During the above described operation, the downwardly directed force applied by the treating person's hands first causes the coil spring 40 to compress as viewed in FIG. 4, with the result that plate 22 is shifted toward plate 24. This shifting action is permitted by virtue of the flexible coupling chain 34 which collapses during downward travel of plate 22 toward plate 24. In order to achieve the audible "click" which is indicative of a proper compression stroke, the body 42 is compressed along with spring 40. This action is illustrated in FIGS. 4 and 8, wherein it will be seen that the body 42 is compressed at the central region thereof, particularly the central areas of the upper and lower walls 44, 46. This compression in turn causes the dimpled portions 52 of the end walls 48, 50 to deflect outwardly so that the dimpled regions, which are normally concave as viewed in FIG. 7, assume a convex configuration as depicted in FIG. 8. This deflection of the dimpled regions 52 generates a sharp, audible "click" which is immediately perceptible and recognizable by the treating person 56.

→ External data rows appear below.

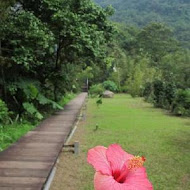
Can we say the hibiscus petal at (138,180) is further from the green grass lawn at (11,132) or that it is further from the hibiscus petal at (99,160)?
the green grass lawn at (11,132)

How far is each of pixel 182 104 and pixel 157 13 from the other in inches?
2071

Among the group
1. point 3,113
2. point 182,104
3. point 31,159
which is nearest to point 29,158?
point 31,159

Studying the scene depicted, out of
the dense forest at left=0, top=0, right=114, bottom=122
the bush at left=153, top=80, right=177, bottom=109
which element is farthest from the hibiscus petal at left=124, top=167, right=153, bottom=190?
the bush at left=153, top=80, right=177, bottom=109

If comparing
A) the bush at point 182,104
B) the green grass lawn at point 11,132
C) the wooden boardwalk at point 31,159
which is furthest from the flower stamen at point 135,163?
the bush at point 182,104

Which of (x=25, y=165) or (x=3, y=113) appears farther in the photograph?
(x=3, y=113)

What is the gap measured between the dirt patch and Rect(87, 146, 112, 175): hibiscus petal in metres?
3.74

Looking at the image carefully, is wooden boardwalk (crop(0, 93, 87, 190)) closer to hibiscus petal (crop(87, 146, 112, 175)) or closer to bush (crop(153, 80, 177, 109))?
hibiscus petal (crop(87, 146, 112, 175))

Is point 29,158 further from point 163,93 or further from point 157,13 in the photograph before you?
point 157,13

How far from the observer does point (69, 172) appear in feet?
16.0

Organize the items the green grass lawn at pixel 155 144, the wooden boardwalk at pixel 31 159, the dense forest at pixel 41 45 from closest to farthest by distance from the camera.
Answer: the wooden boardwalk at pixel 31 159 → the green grass lawn at pixel 155 144 → the dense forest at pixel 41 45

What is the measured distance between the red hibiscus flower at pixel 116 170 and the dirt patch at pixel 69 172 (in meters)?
3.73

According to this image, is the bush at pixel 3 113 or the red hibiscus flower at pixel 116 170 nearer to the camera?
the red hibiscus flower at pixel 116 170

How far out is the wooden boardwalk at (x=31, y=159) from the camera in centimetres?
381

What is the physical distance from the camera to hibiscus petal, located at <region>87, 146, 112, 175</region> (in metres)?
0.58
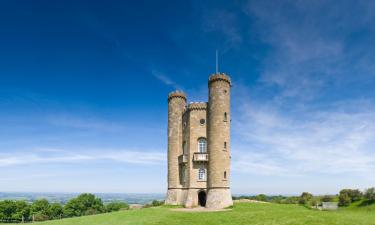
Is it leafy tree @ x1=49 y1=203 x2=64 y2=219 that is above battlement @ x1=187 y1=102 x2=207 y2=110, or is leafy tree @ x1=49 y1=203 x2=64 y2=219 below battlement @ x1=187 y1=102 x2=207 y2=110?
below

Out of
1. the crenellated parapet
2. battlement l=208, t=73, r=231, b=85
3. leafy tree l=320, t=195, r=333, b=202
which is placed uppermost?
battlement l=208, t=73, r=231, b=85

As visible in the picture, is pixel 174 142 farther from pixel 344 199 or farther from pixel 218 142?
pixel 344 199

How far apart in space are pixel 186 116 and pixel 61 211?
148 feet

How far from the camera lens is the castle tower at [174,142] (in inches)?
1620

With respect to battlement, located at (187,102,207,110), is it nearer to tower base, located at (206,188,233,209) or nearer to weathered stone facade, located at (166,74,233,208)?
weathered stone facade, located at (166,74,233,208)

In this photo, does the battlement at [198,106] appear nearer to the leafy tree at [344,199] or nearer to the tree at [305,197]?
the leafy tree at [344,199]

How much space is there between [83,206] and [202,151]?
4482 cm

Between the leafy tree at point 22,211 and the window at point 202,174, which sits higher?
the window at point 202,174

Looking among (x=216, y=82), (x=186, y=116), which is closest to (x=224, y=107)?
(x=216, y=82)

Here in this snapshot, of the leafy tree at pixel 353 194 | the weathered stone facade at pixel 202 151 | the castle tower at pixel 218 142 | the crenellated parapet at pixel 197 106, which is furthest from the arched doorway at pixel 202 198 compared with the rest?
the leafy tree at pixel 353 194

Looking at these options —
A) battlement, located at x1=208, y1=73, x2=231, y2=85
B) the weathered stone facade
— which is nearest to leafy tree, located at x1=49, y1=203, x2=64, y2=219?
the weathered stone facade

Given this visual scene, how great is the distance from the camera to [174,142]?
4266 cm

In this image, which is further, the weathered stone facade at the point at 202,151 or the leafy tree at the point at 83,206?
the leafy tree at the point at 83,206

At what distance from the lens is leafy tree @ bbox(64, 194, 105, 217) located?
227 feet
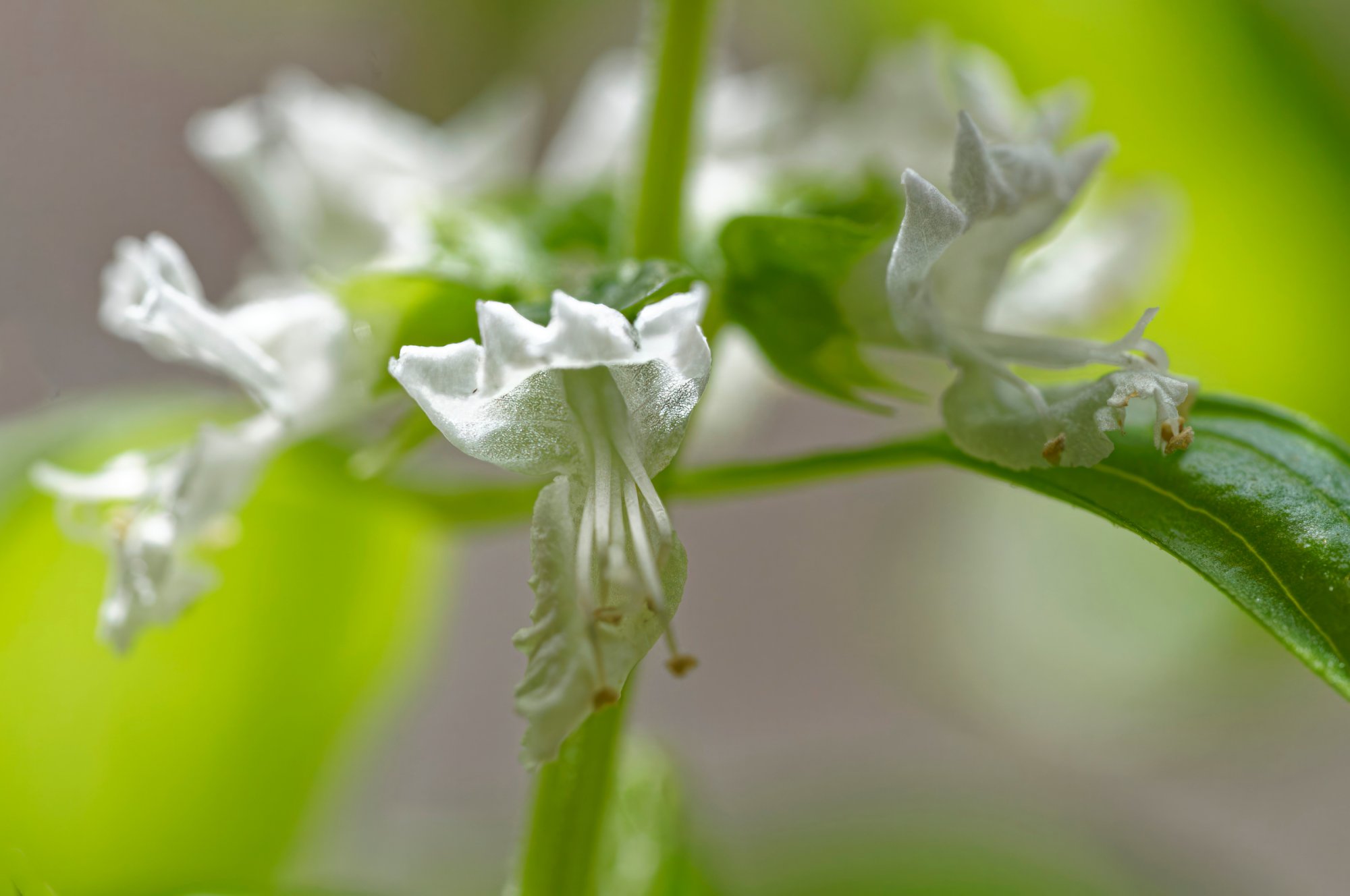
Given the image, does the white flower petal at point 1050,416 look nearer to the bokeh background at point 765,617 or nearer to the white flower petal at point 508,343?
the white flower petal at point 508,343

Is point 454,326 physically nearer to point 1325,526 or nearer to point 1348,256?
point 1325,526

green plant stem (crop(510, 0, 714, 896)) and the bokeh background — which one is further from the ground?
green plant stem (crop(510, 0, 714, 896))

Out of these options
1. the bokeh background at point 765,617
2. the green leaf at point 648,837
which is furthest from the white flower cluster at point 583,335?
the green leaf at point 648,837

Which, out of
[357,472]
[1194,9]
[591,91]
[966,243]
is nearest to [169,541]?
[357,472]

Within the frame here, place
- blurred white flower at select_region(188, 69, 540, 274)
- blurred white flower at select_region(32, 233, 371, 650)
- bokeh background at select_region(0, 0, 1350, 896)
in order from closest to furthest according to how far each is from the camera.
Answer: blurred white flower at select_region(32, 233, 371, 650), blurred white flower at select_region(188, 69, 540, 274), bokeh background at select_region(0, 0, 1350, 896)

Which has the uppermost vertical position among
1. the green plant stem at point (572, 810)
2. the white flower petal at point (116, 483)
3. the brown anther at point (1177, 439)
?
the brown anther at point (1177, 439)

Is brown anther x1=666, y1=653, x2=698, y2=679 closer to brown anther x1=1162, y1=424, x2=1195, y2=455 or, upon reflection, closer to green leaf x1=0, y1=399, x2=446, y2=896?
brown anther x1=1162, y1=424, x2=1195, y2=455

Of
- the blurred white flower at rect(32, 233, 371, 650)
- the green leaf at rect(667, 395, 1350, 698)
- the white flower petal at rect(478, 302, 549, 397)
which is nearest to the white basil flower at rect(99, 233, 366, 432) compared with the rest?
the blurred white flower at rect(32, 233, 371, 650)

When the downwardly directed force on device 10 is relieved, the coiled spring 40 serves to quickly urge the plate 22 back to its normal position illustrated in FIG. 3, while chain 34 serves to limit the extent of relative plate movement during this sequence. Moreover, during this return movement sequence, the body 42 reassumes its original configuration as illustrated in FIG. 3. During this movement, the dimpled portions 52 also return to their normal concave configuration, and a return movement "click" is heard by the user, thus indicating that the device 10 is ready for use in another compression stroke.
The device 10 can be readily modified for use on different types of patients. For example, the spring 40 can be of various strengths depending upon the intended use and the other parameters of device 10. Moreover, while the audible signal generating body 42 is preferred, it will be recognized that other sorts of signal generating devices could conceivably be employed.
Those skilled in the art will also appreciate that the large, circular nature of the device 10 virtually eliminates the possibility that the user could inadvertently apply a damaging point force to a victim's chest region. Finally, provision of a calibrated force-transmitting structure assures that sufficient force will be applied during the CPR technique to achieve the intended purpose.